What made you interested in geoengineering?
I’d been in favour of incentivizing ways of taking greenhouse gases out of the air long before I heard of geoengineering. I don’t see these efforts as an excuse for ‘business as usual’, nor are we at Virgin interested in ‘controlling the climate’ or finding a ‘plan B’ instead of tackling climate change head on. We need to experiment with all avenues to manage climate change, and geoengineering, or re-engineering as I prefer to call it, should be a part of that experimentation.
Current CO2 concentrations are at 393 parts per million so if you support 350.org [which maintains that we need to reduce this to below 350 ppm], you need to support the sustainable removal of greenhouse gases from the atmosphere. The Virgin Earth Challenge is looking to encourage things that could sustainably do that alongside other mitigation efforts. Cutting emissions remains the absolute priority, but we have to take notice of the mess we are in – climate change may have gone too far to be resolved with lower emissions alone. If a tiny fraction of the capital that is being spent on ways of cutting emissions was spent on further researching ways of removing greenhouse gases, it could go a long way.
The potential of geoengineering approaches for climate change mitigation is huge. But what about the risks? How do you make sure your foundation does no harm, and takes only risks that are well calculated?

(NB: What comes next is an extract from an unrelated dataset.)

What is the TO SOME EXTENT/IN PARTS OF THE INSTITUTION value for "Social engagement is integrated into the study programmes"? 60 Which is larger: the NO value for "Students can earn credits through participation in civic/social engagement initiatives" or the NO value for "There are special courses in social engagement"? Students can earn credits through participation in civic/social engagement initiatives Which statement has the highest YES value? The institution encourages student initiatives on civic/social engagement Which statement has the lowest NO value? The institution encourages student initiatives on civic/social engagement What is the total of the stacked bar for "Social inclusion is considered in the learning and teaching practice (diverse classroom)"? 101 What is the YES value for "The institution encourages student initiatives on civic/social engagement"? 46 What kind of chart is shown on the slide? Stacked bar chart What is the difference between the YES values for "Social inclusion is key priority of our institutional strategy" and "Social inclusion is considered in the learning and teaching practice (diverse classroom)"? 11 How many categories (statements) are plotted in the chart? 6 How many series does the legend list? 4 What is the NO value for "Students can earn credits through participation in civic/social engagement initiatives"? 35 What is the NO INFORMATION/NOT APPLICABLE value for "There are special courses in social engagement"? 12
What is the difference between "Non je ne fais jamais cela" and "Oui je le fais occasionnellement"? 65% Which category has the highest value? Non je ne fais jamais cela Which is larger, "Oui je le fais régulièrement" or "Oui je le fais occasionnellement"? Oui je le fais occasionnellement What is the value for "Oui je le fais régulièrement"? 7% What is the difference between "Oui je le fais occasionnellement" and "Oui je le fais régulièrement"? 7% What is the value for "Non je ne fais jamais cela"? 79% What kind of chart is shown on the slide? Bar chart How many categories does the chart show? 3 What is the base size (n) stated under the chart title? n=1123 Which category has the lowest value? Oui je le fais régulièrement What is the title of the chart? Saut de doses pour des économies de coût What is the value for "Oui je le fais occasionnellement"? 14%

In absolutely everything we do, we find the best partners and work with them to find solutions. This not only minimizes risk, it also ensures we are coming up with well thought out, entrepreneurial approaches that don’t duplicate what is already out there. Neither the Carbon War Room nor the Earth Challenge claim to know something that others don’t. If you talk to the likes of the Environmental Defense Fund, Friends of the Earth or the Royal Society, they all highlight the uncertainties around each area and the need to explore things and discuss their potential responsibly, and we totally agree!
The balance of risks and benefits varies greatly depending on what area of geoengineering we are talking about. The unknowns of directly managing solar radiation budgets are huge, which is why my support in this area so far has gone into the Royal Society’s initiative to better understand the risks and to show why it’s important that any future experiments are controlled by enforceable international laws. Right now there’s nothing to stop one nation from experimenting with control of its own weather or with solar radiation control, and nobody really knows what the impact would be.

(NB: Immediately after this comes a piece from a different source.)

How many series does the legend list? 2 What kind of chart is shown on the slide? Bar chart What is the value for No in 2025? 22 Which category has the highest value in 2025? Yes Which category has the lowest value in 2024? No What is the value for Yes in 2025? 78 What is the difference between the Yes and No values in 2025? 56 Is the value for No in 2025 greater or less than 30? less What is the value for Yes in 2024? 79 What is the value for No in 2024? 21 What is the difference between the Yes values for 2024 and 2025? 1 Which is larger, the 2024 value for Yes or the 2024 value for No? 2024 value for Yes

On the other hand, some of the negative emissions concepts like restoring grasslands and forests are no-brainers, even if their carbon removal potential is uncertain. Though all of the groups we have on the Virgin Earth Challenge shortlist have unknowns and hurdles, they show excellent potential. They cover air capture, biochar, bio-energy with carbon capture and storage, enhanced weathering on land, and land management. Generally these are all straightforward to monitor, govern and underwrite under existing laws and lend themselves to private sector exploration, alongside public research.

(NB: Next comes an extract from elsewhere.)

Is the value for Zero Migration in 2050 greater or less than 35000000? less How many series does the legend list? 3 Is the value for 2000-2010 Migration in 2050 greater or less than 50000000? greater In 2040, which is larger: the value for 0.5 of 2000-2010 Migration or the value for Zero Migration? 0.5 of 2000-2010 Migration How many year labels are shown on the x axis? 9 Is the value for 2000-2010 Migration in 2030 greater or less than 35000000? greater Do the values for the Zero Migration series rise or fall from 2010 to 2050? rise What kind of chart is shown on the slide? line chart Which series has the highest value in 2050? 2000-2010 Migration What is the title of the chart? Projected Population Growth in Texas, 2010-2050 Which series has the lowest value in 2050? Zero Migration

We want to encourage a much bigger conversation around negative emissions and have already helped to expand the dialogue on solar radiation management through the Carbon War Room. As with any new technology or policy, positive developments can happen only with truthful and balanced debates to form collaboration and consensus. I very much hope that anyone with an interest in this issue will want to be part of that conversation.